We’ve uploaded vision models on Hugging Face, including Llama 3.2 Vision, quantized with our new method under the names 'unsloth-bnb-4bit' here. Text based models like Llama 3.1 (8B) are also uploaded We also have a Colab notebook fine-tuning Llama 3.2 (11B) Vision with our new dynamic quantization method here.
For example, quantizing all layers to 4bit will make the model describe the image above as “a vibrant and colorful scene of a coastal area” which is wrong. By carefully selecting not to quantize some parameters, the model recovers its accuracy and performs similarly to its full precision format with an extra 450MB in memory usage. Full precision uses 4.11GB.
We uploaded our dynamically 4bit quantized model for Qwen2 VL:
Interestingly 4bit quantization removes the sentence describing the image’s purpose. Unsloth's dynamic quantization uses a bit more memory, but again returns the image’s purpose back!

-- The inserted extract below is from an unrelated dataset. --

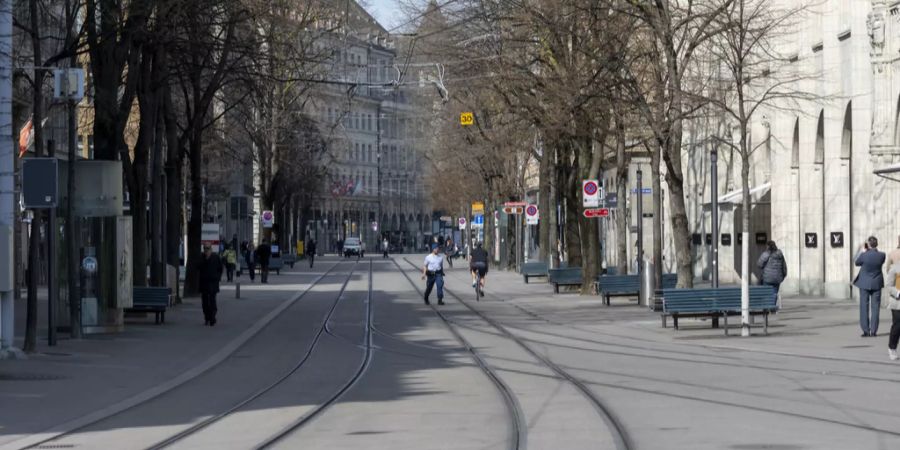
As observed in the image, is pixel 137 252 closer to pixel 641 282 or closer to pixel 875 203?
pixel 641 282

Llama’s error plots looks quite interesting! The vision encoder does not seem to have extremely large errors, except for 1 large spike. The weight quantization errors seem quite interesting! We find the cross attention’s output projection on all layers except the first should all not be quantized.
The most interesting thing is if we use our dynamic quantization approach, it does make the model much better, but it still weirdly does not match 16bit full precision. If we loosen the constraint and capture all “bad” modules, we then recover the full capability of the model!